Assim, quando Natalia resolve tornar o aplicativo do sono em um aplicativo para ajudar mulheres a chegar ao orgasmo, algo que ela nem sabe o que é, ela precisa de ajuda de mulheres com mais experiência no assunto. É quando se forma o trio de protagonistas, cada uma com suas peculiaridades, para trabalhar em função do sucesso da startup - a nova grande ambição nas narrativas de mercado de trabalho.
“Sexify” se esforça, desde sua sequência de abertura, para ser sexy - e até consegue em vários momentos. A série, no entanto, se concentra demais em tentar ser picante e acaba se esquecendo de um ponto que nunca pode ser deixado de lado, o desenvolvimento de personagens. Entendemos que Natalia é uma “nerd”, isso é reforçado pelo texto várias vezes, mas o roteiro apenas superficialmente aborda sua relação com a mãe e a avó.
Assim, quando no clímax surge uma cena que deveria ser comovente, ela não tem peso algum. O mesmo acontece com as outras personagens com suas relações prévias - nunca entendemos ao certo a dependência de Monika com seu ex-namorado ou o contexto familiar de Paulina, construída apenas como uma mulher infeliz e religiosa. O exagero na construção das personagens é intencional e realizado de forma a gerar conflitos entre elas e delas com o mundo do sexo, foco do aplicativo, mas falta dar conteúdo às protagonistas além disso.
A série tem um início meio lento, o que acontece principalmente em função da descrença do público em Natalia, uma mulher a princípio chata e irritadiça. A partir do terceiro episódio, porém, a trama passa a caminhar melhor quando encontra seu foco. A experiência de assistir às oito partes que integram a primeira temporada, ao final, é satisfatória. “Sexify” levanta bons temas e mesmo sem inovação narrativa alguma, prepara bem o espectador para seu fim, que quase surpreende e acaba sendo uma recompensa ao público, um conforto.

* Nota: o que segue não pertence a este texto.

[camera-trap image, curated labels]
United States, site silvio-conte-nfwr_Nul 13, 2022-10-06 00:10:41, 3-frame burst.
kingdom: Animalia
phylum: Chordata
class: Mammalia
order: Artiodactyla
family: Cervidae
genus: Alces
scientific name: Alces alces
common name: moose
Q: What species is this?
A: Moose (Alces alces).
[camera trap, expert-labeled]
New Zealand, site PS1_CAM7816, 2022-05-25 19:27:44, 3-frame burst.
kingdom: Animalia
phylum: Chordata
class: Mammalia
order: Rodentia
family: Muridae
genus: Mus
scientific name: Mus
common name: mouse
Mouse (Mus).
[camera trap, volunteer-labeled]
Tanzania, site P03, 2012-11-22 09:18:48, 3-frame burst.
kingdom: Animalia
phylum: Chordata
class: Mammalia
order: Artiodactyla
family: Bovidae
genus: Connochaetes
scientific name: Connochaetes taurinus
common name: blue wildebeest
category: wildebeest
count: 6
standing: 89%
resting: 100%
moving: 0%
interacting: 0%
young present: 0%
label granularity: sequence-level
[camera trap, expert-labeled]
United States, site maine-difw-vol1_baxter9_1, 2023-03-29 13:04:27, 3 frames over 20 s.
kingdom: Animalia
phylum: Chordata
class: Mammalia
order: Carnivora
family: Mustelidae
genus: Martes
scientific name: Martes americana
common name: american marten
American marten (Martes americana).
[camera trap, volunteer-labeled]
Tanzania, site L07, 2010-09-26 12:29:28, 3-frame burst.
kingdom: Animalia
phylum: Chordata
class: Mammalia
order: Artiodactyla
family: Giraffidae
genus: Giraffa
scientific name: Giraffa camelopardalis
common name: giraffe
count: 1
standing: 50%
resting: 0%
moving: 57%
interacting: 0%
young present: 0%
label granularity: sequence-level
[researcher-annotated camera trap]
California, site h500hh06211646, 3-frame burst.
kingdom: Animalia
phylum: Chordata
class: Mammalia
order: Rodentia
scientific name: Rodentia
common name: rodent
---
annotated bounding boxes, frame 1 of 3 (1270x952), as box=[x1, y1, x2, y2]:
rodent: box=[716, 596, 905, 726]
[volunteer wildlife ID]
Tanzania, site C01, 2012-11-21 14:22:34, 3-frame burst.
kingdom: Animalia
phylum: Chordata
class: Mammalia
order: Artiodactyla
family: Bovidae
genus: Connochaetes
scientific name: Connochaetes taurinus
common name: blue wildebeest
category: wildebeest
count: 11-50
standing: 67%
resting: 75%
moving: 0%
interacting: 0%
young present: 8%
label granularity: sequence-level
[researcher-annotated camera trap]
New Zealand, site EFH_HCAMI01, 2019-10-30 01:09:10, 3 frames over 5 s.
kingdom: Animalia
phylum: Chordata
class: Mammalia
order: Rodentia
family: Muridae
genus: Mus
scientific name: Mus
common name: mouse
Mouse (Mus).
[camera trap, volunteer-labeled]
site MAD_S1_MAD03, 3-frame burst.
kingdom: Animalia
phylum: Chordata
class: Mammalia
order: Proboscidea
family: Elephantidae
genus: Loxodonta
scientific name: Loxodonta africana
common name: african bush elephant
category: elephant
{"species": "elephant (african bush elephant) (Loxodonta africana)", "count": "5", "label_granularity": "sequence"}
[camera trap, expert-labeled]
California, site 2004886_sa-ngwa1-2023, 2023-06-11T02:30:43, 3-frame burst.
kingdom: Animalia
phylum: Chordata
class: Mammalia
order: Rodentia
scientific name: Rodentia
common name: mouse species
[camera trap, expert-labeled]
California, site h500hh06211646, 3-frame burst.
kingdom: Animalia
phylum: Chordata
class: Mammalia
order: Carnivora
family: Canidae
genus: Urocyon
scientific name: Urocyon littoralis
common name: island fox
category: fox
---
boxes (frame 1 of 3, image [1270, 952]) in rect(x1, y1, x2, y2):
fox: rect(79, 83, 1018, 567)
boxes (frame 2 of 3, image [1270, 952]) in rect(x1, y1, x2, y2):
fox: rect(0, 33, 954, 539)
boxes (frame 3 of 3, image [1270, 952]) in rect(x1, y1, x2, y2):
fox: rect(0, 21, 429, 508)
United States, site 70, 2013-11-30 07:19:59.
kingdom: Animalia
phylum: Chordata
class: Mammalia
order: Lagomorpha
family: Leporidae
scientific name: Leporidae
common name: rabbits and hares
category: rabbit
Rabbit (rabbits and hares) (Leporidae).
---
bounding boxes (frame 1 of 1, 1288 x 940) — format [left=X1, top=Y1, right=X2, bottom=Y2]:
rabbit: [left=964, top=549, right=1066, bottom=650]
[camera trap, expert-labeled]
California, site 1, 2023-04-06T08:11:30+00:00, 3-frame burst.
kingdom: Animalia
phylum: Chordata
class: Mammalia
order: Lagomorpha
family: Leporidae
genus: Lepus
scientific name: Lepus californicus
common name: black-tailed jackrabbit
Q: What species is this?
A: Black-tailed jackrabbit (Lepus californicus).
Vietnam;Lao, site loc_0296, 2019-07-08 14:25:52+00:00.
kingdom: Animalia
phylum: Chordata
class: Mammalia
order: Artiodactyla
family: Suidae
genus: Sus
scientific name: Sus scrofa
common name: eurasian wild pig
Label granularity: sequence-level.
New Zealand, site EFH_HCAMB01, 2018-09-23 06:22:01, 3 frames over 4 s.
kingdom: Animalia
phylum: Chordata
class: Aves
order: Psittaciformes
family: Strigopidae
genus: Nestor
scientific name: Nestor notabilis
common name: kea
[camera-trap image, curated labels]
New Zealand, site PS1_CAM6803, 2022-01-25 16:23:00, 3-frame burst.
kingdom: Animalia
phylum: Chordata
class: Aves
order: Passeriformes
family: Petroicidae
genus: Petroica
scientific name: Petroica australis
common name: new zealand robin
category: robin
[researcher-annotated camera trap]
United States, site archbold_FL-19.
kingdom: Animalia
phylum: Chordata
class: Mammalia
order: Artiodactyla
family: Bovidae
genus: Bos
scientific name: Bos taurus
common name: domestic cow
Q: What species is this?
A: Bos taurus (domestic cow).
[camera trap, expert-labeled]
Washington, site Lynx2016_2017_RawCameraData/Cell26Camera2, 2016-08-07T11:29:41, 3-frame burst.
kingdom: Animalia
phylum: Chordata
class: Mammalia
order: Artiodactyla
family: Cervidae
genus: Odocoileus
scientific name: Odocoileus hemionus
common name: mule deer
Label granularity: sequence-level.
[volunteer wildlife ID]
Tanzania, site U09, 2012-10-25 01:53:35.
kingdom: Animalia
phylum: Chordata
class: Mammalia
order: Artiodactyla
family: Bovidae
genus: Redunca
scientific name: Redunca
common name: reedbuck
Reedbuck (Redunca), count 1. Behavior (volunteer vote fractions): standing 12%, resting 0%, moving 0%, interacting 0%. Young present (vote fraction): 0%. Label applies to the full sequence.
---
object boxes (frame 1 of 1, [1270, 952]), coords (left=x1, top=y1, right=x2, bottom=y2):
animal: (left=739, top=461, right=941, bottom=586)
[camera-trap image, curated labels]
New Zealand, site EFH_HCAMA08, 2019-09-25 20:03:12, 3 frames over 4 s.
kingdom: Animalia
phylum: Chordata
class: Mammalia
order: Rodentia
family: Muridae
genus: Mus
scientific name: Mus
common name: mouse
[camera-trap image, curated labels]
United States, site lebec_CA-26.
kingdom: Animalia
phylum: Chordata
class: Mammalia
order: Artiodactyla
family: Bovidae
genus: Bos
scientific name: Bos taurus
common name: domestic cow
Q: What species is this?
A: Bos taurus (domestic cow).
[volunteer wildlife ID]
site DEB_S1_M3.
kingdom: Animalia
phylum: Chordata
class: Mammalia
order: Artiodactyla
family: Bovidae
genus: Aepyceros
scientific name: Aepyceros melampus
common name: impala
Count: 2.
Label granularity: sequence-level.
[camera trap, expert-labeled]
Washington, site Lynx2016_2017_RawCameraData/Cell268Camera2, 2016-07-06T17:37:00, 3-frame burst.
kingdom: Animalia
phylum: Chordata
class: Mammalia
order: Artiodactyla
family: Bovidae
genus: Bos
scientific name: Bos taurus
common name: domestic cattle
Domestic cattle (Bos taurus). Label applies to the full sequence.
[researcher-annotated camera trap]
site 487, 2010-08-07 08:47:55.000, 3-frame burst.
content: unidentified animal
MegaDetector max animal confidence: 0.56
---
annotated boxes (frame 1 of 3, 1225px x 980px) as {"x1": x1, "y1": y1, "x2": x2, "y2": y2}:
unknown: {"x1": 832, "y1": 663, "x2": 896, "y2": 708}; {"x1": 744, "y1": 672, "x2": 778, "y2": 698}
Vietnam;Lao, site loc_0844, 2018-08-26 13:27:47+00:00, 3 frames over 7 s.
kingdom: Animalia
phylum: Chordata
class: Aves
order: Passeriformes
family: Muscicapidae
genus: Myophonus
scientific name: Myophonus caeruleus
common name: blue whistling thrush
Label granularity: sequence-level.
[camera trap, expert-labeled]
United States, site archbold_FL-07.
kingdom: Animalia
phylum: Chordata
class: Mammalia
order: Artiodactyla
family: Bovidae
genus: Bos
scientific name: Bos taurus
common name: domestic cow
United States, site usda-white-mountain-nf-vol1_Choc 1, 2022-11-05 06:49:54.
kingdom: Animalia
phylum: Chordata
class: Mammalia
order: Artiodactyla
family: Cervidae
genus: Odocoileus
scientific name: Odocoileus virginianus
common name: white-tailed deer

Mesmo tendo alguns bons arcos, “Sexify” não os explora como poderia. As referências de “Sex Education” são quase explícitas, com um negócio de sexo e até uma mãe como uma espécie de guru/terapeuta sexual. As semelhanças também estão na maneira como o texto trata o sexo, quase sempre sem problematizá-lo, e na estrutura narrativa, sobre a qual não vou revelar spoilers aqui. Há, vale ressaltar, algumas questões mal resolvidas pelo roteiro e atitudes que incompreensivelmente permanecem sem consequência alguma.
“Sexify” não é “Sex Education”, é bom que isso fique claro. A série polonesa não tem a qualidade narrativa da britânica e tampouco sua profundidade, mas isso não significa que ela seja ruim. “Sexify” é um entretenimento leve, às vezes meio picante, com um conteúdo central ótimo, a sexualidade feminina, mas o explora apenas superficialmente e com pouco carisma. Quando as personagens começam a ficar realmente interessantes, a primeira temporada chega ao fim.